In 1963, Sid Metzger was one of the first people to join the newly formed Communications Satellite Corporation (COMSAT) as manager of the Engineering Division. His responsibilities included the engineering aspects of planning for the satellite and earth station equipment for INTELSAT I through INTELSAT IV. He was also involved with the successful development and tests of a dual polarized antenna, which formed the basis of AT&T’s agreement with COMSAT for a domestic satellite.
When he retired from COMSAT in 1982, Sid was vice president of engineering and chief scientist. He then formed his own consulting firm, specializing in communications satellite problems such as radiation from both terrestrial and maritime earth stations.
Sidney Metzger was the recipient of many awards and honors. He was a member of the National Academy of Engineering, a fellow of the Institute of Electrical and Electronics Engineers (IEEE), and he received the IEEE’s award for International Communications and Aerospace Electronics. In 1984 he received the Aerospace Communications Award from the American Institute of Aeronautics and Astronautics, of which he was a fellow.
He served on NASA’s Space Applications Advisory Committee (Communications Group), the National Research Council’s Air and Space Engineering Board and its ad hoc Committee on Space Station Engineering and Technology Development as well as the NRC Committee on National Communications Systems Initiatives, and the board of Sigma Xi. In 1985 he was the recipient of the NEC Foundation’s inaugural C&C Award for integration of computers and satellite technology. He was inducted into the Society of Satellite Professionals International Hall of Fame in 1993.
Mr. Metzger was well known for his regular 14-hour workdays throughout his 45-year career and for his ability to sustain such hours by taking quick naps during any nonworking activity. He would nap during meals, at concerts and Washington Senators baseball games, and once while sitting in the front row of a Manila auditorium during a lengthy speech by then-President Ferdinand Marcos of the Philippines—which led to a receiving-line snub the next day by Marcos’ wife Imelda.
He took great joy in his family.
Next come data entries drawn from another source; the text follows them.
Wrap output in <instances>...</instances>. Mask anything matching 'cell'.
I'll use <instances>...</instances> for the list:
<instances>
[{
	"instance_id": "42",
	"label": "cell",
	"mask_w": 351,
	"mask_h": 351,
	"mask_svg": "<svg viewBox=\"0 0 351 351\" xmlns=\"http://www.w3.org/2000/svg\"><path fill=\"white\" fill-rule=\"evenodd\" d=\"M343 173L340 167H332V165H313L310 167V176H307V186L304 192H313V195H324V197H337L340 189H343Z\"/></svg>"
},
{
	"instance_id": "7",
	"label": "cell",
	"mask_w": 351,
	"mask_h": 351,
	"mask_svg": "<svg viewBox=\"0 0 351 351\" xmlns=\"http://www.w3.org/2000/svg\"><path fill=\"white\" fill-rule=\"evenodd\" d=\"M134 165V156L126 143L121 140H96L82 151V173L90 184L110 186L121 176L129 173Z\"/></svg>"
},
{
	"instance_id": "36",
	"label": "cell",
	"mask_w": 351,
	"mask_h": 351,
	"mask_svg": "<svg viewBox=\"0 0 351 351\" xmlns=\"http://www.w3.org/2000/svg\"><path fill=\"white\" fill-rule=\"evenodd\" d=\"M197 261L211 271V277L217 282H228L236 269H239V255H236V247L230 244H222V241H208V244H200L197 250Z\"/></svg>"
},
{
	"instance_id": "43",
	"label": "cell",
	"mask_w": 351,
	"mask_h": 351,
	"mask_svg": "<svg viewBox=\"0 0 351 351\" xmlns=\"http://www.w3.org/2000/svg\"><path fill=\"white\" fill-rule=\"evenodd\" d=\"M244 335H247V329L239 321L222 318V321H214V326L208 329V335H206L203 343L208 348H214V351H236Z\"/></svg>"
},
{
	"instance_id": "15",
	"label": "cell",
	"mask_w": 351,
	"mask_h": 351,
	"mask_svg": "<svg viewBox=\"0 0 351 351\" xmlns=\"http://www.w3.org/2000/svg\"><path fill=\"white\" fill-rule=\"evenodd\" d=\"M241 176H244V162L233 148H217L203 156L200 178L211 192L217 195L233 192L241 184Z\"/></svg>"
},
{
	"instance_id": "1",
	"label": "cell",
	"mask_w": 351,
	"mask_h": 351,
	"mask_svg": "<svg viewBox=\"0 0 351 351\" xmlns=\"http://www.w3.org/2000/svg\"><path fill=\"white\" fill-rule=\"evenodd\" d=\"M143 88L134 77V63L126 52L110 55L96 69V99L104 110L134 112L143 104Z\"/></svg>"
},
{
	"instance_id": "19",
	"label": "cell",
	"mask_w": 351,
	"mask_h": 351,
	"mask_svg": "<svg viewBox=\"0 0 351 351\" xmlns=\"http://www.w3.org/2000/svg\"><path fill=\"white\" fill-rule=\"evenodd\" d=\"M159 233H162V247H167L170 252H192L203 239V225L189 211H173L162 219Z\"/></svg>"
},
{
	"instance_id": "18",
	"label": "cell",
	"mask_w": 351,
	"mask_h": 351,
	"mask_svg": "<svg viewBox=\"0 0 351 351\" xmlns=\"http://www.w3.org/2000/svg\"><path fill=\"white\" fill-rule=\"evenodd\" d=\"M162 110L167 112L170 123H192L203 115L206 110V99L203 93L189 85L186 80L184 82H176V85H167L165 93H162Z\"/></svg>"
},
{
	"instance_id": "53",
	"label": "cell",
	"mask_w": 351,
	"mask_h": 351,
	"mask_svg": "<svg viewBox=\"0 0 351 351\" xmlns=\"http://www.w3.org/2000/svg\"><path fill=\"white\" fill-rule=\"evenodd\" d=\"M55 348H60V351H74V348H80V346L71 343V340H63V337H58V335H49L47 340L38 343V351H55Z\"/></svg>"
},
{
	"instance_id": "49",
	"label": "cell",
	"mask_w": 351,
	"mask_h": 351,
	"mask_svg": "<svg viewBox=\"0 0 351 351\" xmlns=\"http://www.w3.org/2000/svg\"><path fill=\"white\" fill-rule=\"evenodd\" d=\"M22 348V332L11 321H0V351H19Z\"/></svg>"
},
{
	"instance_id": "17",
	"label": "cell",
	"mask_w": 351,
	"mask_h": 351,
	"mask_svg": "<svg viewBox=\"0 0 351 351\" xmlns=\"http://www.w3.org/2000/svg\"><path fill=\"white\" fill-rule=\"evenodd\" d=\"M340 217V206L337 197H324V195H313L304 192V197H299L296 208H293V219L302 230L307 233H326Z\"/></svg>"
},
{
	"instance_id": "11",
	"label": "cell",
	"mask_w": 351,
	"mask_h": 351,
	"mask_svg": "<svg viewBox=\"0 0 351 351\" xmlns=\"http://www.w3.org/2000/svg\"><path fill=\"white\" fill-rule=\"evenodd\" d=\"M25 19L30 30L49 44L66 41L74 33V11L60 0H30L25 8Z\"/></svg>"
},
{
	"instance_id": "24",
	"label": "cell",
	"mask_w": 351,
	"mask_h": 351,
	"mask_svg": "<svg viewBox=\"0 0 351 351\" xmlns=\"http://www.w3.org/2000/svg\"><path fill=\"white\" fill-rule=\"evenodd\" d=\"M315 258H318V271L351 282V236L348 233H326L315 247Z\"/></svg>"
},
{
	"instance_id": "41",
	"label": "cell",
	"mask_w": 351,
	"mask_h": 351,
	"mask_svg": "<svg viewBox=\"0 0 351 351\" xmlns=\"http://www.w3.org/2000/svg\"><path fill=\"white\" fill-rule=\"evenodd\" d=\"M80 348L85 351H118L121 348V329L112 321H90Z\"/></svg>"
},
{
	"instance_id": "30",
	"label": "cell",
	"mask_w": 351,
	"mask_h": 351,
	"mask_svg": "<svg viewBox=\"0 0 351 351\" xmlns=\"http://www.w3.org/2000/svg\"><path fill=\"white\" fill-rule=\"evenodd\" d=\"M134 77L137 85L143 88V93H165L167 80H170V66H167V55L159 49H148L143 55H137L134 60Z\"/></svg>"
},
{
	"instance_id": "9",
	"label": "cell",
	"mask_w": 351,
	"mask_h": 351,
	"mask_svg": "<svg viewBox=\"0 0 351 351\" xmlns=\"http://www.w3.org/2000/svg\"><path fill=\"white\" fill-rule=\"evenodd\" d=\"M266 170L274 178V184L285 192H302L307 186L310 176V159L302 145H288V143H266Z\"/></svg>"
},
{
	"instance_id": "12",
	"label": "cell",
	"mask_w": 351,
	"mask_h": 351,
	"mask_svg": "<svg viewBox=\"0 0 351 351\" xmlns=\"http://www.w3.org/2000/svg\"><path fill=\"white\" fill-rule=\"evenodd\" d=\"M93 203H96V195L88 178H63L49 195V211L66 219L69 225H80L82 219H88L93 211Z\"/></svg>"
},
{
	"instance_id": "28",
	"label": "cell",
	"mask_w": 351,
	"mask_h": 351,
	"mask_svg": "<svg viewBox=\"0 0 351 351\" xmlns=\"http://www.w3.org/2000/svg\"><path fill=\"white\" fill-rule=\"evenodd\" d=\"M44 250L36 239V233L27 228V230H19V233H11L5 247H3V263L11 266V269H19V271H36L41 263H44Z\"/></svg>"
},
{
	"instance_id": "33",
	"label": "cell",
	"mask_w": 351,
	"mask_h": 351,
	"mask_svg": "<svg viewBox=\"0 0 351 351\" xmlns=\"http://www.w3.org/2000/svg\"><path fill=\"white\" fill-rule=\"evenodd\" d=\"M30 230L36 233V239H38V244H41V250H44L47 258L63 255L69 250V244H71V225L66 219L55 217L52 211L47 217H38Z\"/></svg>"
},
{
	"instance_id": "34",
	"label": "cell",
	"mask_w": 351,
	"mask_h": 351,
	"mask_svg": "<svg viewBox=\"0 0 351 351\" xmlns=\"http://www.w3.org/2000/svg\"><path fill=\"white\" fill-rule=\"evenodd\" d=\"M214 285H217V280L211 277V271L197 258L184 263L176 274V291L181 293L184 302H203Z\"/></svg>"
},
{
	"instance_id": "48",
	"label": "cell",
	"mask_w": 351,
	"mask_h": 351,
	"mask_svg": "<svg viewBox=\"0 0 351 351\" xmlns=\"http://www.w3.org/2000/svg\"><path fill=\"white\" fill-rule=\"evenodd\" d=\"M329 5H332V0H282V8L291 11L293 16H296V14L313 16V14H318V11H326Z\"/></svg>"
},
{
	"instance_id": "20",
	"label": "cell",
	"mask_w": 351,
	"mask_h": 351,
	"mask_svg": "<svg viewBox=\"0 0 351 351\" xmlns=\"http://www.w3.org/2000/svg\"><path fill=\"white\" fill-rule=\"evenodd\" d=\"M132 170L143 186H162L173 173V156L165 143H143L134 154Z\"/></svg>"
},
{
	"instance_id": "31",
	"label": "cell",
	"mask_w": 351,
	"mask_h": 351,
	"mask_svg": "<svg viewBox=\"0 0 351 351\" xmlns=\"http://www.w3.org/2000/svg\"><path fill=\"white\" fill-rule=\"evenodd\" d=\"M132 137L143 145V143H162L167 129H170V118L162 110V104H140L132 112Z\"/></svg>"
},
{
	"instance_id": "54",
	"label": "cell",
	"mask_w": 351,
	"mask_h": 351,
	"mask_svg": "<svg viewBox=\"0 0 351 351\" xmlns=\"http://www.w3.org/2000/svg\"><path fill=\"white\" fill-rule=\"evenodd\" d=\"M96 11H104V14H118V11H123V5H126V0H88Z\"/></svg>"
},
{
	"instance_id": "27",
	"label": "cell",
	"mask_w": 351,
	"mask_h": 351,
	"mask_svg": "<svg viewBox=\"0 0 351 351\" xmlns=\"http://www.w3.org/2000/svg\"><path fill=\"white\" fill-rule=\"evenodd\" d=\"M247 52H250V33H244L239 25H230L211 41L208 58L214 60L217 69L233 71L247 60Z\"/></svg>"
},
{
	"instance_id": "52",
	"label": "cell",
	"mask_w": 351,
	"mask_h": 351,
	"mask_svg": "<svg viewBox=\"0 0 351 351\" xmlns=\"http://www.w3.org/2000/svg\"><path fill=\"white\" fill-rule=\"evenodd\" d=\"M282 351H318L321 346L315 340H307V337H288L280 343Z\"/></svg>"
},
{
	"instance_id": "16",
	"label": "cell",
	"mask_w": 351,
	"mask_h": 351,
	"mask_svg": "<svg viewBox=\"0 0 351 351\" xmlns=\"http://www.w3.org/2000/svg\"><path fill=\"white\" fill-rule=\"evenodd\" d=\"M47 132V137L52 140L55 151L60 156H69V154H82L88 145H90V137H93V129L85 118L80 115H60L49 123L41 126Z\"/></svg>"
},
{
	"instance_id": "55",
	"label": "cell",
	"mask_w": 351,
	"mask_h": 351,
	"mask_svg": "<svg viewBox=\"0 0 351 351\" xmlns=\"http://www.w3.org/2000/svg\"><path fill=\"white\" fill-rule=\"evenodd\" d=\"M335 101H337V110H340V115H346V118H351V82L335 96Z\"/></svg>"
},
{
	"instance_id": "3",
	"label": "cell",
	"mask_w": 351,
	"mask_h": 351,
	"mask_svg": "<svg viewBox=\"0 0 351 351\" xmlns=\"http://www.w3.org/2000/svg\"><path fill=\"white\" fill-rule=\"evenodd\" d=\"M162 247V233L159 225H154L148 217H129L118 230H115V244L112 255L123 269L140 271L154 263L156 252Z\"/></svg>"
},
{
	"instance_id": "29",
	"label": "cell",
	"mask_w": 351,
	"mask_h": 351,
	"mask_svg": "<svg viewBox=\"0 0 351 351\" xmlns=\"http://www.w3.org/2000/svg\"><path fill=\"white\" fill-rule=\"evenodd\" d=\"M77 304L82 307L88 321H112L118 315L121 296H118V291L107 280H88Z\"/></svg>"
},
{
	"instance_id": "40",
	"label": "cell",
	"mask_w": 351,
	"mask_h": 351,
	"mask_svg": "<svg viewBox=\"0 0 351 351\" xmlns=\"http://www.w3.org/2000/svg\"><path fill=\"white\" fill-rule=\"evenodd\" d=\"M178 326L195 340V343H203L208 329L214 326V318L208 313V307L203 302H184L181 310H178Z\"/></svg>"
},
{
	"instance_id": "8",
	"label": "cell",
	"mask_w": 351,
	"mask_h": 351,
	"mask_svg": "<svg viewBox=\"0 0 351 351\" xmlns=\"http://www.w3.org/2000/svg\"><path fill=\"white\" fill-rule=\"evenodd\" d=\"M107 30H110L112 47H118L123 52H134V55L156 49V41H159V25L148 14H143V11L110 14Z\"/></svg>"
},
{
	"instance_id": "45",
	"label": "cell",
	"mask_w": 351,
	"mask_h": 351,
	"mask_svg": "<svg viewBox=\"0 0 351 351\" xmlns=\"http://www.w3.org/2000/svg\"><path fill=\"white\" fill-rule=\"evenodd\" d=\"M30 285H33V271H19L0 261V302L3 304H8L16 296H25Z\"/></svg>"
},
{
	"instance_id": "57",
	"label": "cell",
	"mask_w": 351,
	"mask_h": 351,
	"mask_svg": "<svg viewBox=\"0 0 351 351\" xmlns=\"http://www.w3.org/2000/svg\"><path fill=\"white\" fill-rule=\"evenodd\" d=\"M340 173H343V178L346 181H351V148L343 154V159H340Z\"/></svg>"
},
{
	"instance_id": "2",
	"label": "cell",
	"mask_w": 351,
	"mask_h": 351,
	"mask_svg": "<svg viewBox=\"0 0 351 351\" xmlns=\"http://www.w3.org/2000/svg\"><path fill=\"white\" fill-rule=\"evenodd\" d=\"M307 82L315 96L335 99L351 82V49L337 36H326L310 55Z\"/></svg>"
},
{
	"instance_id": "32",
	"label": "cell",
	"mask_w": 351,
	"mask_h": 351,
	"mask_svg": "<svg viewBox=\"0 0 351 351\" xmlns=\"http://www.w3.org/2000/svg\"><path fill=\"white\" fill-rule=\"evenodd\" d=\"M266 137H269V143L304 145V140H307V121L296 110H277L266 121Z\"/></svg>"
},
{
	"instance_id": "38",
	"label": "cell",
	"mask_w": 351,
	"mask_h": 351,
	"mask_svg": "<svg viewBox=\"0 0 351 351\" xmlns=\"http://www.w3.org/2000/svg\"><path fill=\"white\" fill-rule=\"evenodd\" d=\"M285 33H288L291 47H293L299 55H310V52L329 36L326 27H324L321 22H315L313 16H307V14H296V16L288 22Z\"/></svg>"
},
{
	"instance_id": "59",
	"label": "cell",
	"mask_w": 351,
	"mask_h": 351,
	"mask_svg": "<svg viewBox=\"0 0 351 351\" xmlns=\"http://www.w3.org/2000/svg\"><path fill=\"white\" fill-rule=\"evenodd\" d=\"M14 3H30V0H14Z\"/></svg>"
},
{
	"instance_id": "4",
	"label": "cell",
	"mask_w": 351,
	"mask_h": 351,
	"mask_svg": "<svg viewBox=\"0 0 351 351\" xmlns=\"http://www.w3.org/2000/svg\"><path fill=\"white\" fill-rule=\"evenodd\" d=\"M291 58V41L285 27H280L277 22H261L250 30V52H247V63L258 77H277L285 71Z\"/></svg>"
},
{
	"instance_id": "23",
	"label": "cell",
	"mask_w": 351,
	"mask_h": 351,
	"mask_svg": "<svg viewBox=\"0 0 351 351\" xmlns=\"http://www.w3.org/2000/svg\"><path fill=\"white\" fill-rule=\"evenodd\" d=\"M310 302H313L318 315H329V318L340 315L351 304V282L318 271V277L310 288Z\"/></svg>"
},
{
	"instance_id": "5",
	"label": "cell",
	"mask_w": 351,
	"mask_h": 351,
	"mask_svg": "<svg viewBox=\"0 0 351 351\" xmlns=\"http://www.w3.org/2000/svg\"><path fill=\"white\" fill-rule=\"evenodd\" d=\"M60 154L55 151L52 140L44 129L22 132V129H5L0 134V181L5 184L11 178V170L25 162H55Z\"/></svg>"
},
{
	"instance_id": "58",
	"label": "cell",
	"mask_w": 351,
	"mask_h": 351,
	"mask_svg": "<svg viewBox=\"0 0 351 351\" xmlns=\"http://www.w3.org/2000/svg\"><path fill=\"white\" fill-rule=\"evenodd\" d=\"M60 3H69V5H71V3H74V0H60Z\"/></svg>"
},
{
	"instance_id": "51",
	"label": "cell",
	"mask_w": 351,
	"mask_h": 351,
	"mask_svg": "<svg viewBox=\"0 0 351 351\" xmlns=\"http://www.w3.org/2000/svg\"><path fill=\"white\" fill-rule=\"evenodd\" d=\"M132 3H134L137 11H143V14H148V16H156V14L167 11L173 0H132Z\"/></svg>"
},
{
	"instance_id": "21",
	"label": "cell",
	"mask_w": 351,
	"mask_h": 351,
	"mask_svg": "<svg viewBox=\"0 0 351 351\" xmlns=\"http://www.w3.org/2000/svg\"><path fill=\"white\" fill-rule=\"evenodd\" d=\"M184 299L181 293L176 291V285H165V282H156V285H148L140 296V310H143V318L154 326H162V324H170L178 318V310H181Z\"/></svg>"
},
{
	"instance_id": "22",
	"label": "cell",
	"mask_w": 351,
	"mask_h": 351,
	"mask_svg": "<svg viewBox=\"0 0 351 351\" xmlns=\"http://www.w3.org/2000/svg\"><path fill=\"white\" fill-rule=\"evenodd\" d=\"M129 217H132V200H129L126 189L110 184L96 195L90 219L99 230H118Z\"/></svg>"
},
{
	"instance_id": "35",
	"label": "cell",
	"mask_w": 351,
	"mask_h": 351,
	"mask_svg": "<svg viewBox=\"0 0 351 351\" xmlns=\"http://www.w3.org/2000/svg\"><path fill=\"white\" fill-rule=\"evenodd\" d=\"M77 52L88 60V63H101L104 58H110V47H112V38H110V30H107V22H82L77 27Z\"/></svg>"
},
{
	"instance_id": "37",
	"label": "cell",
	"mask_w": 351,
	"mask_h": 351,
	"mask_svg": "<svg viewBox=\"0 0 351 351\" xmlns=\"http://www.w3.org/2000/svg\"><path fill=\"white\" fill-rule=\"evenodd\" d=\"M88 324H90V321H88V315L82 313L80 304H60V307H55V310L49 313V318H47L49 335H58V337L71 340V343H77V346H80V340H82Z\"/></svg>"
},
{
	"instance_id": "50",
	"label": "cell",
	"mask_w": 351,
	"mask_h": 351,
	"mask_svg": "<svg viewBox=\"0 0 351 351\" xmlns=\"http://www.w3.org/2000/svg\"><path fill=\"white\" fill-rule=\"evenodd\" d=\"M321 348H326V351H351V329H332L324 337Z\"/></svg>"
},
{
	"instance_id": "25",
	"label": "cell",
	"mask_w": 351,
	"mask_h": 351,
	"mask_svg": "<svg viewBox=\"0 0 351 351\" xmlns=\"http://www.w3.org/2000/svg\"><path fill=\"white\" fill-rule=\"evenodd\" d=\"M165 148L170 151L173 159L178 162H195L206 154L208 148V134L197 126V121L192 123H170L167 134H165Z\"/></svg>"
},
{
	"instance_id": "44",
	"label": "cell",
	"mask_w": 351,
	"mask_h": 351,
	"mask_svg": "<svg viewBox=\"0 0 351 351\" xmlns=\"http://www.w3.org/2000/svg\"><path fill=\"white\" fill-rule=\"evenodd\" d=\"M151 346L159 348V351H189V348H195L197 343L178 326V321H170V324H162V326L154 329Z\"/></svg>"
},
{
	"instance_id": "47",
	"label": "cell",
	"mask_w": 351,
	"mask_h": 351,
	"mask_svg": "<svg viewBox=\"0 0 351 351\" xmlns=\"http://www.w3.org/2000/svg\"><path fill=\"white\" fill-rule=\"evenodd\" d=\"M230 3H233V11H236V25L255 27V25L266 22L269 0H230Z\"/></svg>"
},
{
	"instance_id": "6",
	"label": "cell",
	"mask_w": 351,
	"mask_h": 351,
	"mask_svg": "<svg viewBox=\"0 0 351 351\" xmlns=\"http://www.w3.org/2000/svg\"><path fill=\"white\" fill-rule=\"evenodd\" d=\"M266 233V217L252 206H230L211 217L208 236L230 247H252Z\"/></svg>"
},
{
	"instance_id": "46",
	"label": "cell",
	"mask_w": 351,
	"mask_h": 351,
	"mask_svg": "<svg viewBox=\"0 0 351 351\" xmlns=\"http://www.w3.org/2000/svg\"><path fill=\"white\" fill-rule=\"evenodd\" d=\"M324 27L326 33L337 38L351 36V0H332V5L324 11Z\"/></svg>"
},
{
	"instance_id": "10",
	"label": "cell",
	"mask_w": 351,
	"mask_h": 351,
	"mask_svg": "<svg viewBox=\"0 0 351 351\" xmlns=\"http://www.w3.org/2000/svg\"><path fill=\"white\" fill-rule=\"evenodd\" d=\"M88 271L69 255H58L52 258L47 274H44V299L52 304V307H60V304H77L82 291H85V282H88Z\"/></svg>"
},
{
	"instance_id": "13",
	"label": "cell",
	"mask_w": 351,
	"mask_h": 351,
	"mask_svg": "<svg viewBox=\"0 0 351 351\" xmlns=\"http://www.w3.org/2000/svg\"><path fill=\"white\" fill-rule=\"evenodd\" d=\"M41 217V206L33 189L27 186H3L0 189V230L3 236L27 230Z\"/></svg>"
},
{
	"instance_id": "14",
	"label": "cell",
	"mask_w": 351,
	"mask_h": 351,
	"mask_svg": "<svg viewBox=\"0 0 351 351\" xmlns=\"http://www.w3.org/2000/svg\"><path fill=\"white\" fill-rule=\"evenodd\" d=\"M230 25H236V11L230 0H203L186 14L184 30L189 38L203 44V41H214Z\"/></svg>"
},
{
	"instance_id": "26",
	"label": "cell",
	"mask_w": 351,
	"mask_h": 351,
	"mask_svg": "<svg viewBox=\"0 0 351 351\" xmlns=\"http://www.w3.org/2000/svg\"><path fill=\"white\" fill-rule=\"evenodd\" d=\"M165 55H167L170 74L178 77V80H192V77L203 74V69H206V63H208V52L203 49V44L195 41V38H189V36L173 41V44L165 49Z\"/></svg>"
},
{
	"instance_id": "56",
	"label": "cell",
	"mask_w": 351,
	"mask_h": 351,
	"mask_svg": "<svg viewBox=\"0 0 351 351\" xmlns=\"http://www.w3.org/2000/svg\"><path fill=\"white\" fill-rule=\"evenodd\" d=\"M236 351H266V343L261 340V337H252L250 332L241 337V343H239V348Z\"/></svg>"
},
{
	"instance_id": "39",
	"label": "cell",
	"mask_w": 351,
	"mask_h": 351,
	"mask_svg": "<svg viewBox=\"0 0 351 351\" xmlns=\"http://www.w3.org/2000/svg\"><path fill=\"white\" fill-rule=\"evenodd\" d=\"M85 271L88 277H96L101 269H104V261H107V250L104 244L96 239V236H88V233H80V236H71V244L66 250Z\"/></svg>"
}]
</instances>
He is survived by Miriam, his beloved wife of 67 years; a younger sister, Mildred; three children: David, an architect retired as principal from the firm of Heller and Metzger; Sally, a retired special-education professional in the Montgomery County (Maryland) School System; and Philip, counselor to the deputy administrator at the US Environmental Protection Agency; five grandchildren: Jonathan, Benjamin, Rebecca, Diana, and Lily; and two great- grandchildren: Leo and Zephyr.
He deeply grieved the death in 1999 of his adored grandaughter, Sarah Emily. His family remember him with love for his serious dedication to work and commitment to inquiry lightened by a dry but gentle sense of humor; his consistent calm under stress; the values of diligence, honesty, and thoroughness, which he lived as much as he imparted; and for his dignity, modesty, and loving- kindness.